» Supplied passage:
○ ○ ○

People of today and tomorrow need this enthusiasm [of wonder] if they are to meet and master the crucial challenges, which stand before us. Thanks to this enthusiasm, humanity, every time it loses its way, will be able to lift itself up and set out again on the right path. In this sense it has been said with profound insight that “beauty will save the world” (§16)
– Pope John Paul II in his Letter to Artists under the heading “The Saving Power of Beauty.”
We have opened our eyes to a world that is wicked. Humans have perpetually been responsible for abominable acts, such as the nefarious deeds committed by ruthless dictators, genocide, wars, slavery, and murder. It seems that our world is replete with suffering and misery. Why does evil exist? Is evil behavior only seen among humans? If we put religion aside for a moment, can we trace this evil trait to the evolution of our species? Philosophers, theologians, scientists and perhaps even you have often pondered these questions.
Experts, including a group of psychologists led by Del Paulhus and Kevin Williams at the University of British Columbia, have categorized “evil” behavior. They have defined a “Dark Tetrad” that includes Machiavellianism (manipulative and deceptive behavior), psychopathy, narcissism, and sadism. Paulhus and his team have looked at many studies over the years to see whether these traits are also present in animals.
A beast does not know that he is a beast, and the nearer a man gets to being a beast the less he knows it.”
– George MacDonald,
from The Princess and Curdie.
Dario Maestripieri from the University of Chicago has been studying monkeys extensively for 20 years. In one study on rhesus macaque monkeys, he found that their tactics for attaining power are not much different from those of infamous political tyrants.
Alpha males, who rule the other macaques in the troop, use threats and violence to hold on to the safest sleeping places, the best food, and access to the females in the group with whom they want to have sex. Like human dictators determined to hold on to power, dominant monkeys use frequent and unpredictable aggression as a form of intimidation. Maestripieri believes that every individual monkey appears to have the capacity for devious behavior. However, he claims that this behavior is part of who they are.
A much more basic Machiavellian trait exists among simpler species too, such as reptiles that camouflage themselves to avoid predators, insects that mimic others in order to catch prey, or flowers that give off scents to attract pollinators.
The famous animal researcher Jane Goodall made an alarming discovery when she was studying chimpanzees. She found a mother and daughter pair – known as “Passion” and “Pom” – who cannibalized eight infants over four years. Other experts looked into this case and labeled it as an antisocial personality disorder. However, it is still much debated whether infanticide is an actual behavior abnormality or an adaptive reproductive strategy among animals.
Sea otters also have been reported to show psychopathic behavior. California Department of Fish and Game biologist Heather Harris and her colleagues have reported 19 individual cases of male sea otters trying to mate with, and often fatally injuring and even killing, harbor seal pups in the Monterey Bay area between 2000 and 2002.

○ ○ ○

» What this task involves:
According to the passage on evil behavior in humans and animals, how many infants did the chimpanzees "Passion" and "Pom" cannibalize, and over how many years?

» Supplied material:
○ ○ ○

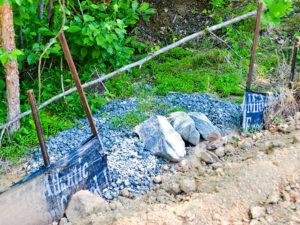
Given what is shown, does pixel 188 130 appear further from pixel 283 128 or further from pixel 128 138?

○ ○ ○

» Solution to this exercise:
They cannibalized eight infants over four years.